La chicorée s'associe traditionnellement avec le pissenlit et l'artichaut pour renforcer l'action hépatobiliaire et dépurative. En cure printanière, elle se marie bien avec la fumeterre, le cresson et la bardane. Pour les troubles digestifs, l'association avec la gentiane, le boldo ou la menthe poivrée est pertinente.

Dosage et Posologie

Posologie

Infusion de feuilles : 8 à 15 g de feuilles par litre d'eau, infuser 10 minutes. Prendre 2 à 3 tasses par jour.

Décoction de racine : 15 à 60 g de racine par litre d'eau. Prendre 1 tasse avant les repas.

Sirop : Utiliser selon les préparations traditionnelles pour un effet laxatif-dépuratif doux.

Durée : Cures de 3 semaines, renouvelables après une semaine de pause.

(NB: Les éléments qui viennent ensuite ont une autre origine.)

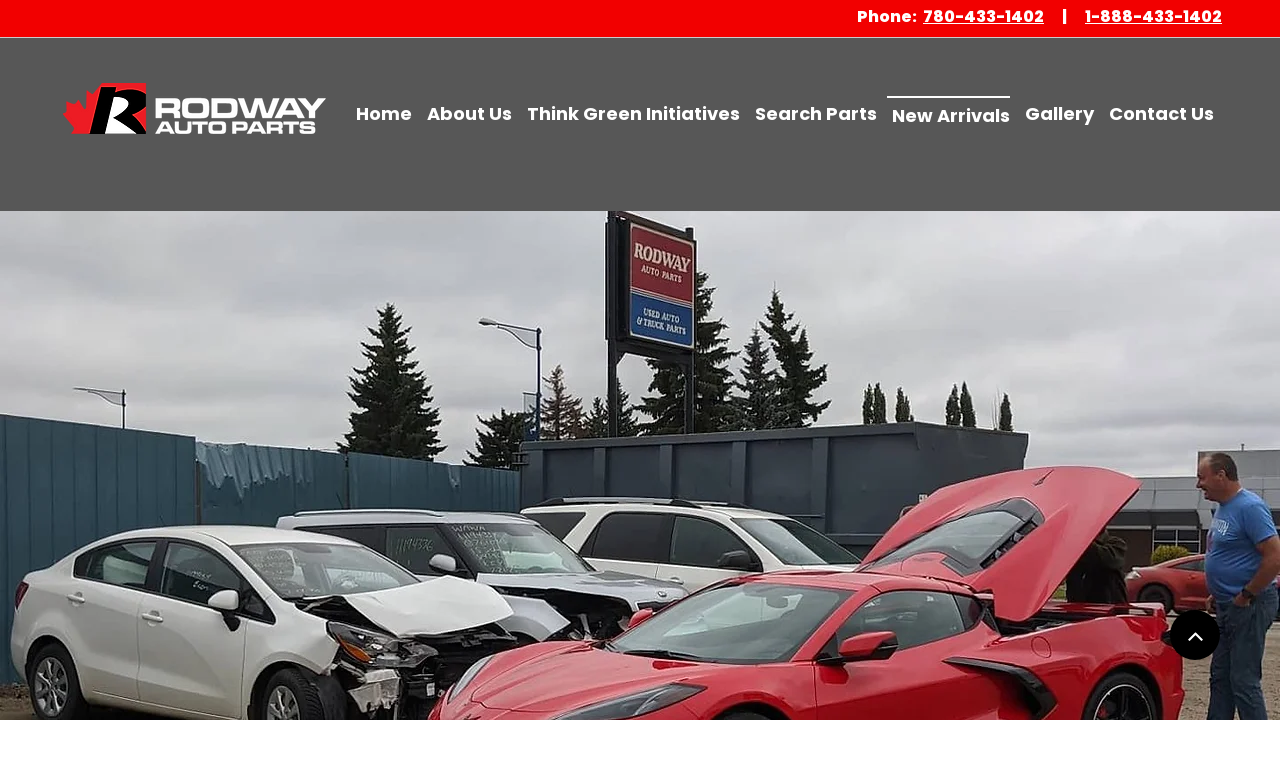

--- FILE ---
content_type: application/javascript
request_url: https://rw1.marchex.io/euinc/number-changer.js
body_size: 187
content:
(function() {
    if (vs_account_id) {
		var js,
		id = "jsrwtag",
		ref = document.getElementsByTagName('script')[0];
        js = document.createElement('script');
		js.id = id;
		js.async = true;
		js.src = "https://rw1.marchex.io/dni/jsrw1/"+ vs_account_id;
		ref.parentNode.insertBefore(js, ref);
    }
})();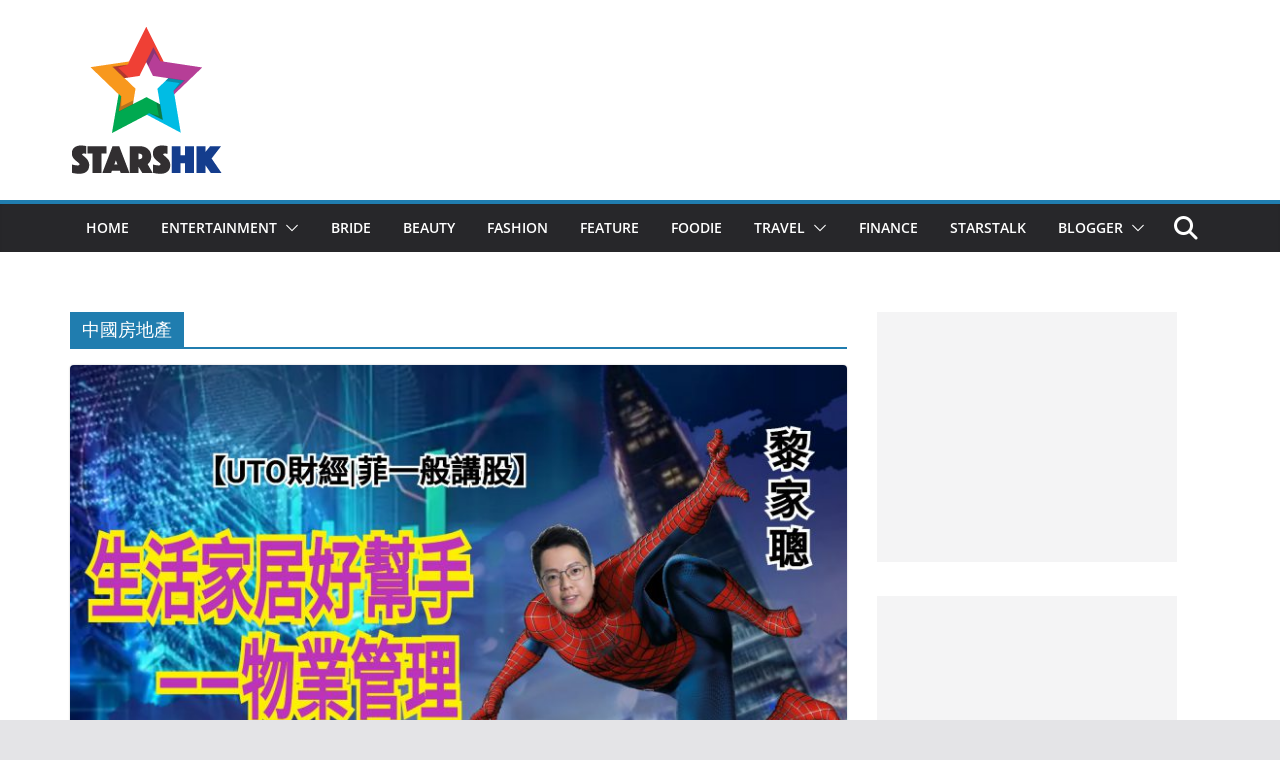

--- FILE ---
content_type: text/html; charset=utf-8
request_url: https://www.google.com/recaptcha/api2/aframe
body_size: 267
content:
<!DOCTYPE HTML><html><head><meta http-equiv="content-type" content="text/html; charset=UTF-8"></head><body><script nonce="OLrVfhL2oLEW8MjYPy20PQ">/** Anti-fraud and anti-abuse applications only. See google.com/recaptcha */ try{var clients={'sodar':'https://pagead2.googlesyndication.com/pagead/sodar?'};window.addEventListener("message",function(a){try{if(a.source===window.parent){var b=JSON.parse(a.data);var c=clients[b['id']];if(c){var d=document.createElement('img');d.src=c+b['params']+'&rc='+(localStorage.getItem("rc::a")?sessionStorage.getItem("rc::b"):"");window.document.body.appendChild(d);sessionStorage.setItem("rc::e",parseInt(sessionStorage.getItem("rc::e")||0)+1);localStorage.setItem("rc::h",'1768453012500');}}}catch(b){}});window.parent.postMessage("_grecaptcha_ready", "*");}catch(b){}</script></body></html>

Particulièrement recommandée lors des changements de saison.

PARTIES UTILISEES:

Racine et feuilles récoltées avant l'ouverture des fleurs

Précautions & Contre-indications

Contre-indications et précautions

Contre-indications :

  • Calculs biliaires (lithiase biliaire)
  • Allergie aux plantes de la famille des Astéracées

Précautions d'emploi :

  • Aucune toxicité dans des conditions normales d'utilisation
  • Prudence chez les personnes allergiques aux Astéracées (risque de réactions croisées)
  • Pas d'utilisation prolongée sans avis médical en cas de pathologie biliaire

Interactions : Aucune interaction médicamenteuse majeure documentée.